Con cuidado y con disimulo acercó una mano a la de
Mila. En un rápido movimiento tomó su suave mano con la suya, áspera y grande, a la vez que inclinaba ligeramente el cuerpo y la cabeza a modo de reverencia.
- De todas formas tiene razón. He sido un mal educado, ¿me disculpa concediéndome este baile?
Judas no levantó la cabeza, al acercarse a
Mila había notado un olor peculiarmente agrio que se clavó en su cerebro disparando las alarmas. En esa sala había un hombre lobo, sin duda.
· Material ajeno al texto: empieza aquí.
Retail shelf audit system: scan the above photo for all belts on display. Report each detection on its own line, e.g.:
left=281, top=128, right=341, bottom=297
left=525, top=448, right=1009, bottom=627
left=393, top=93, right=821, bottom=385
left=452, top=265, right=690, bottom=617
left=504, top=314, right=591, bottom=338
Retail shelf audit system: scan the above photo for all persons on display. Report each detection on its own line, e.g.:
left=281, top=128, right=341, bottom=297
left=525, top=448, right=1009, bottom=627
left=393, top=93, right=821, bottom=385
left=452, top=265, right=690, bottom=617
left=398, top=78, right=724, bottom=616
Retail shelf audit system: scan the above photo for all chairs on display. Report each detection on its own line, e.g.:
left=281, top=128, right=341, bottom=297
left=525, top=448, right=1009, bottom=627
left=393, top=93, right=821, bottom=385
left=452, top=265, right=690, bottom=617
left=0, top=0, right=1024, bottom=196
Debía estar atento, pero por ahora, si aquel licántropo era suficientemente inteligente, no le atacaría entre tanta gente. El vampiro por fin levantó la cabeza y sonrió a
Mila ampliamente, pero sin mostrar sus colmillos.
- ¿Qué dice? Solo un baile, y si no le gusta no la molestaré en lo que quede de noche, es más, me iré por esa puerta y no volverá a verme más.
Mientras decía esas palabras acariciaba la palma de la mano de
Mila con el pulgar con un ritmo hipnótico.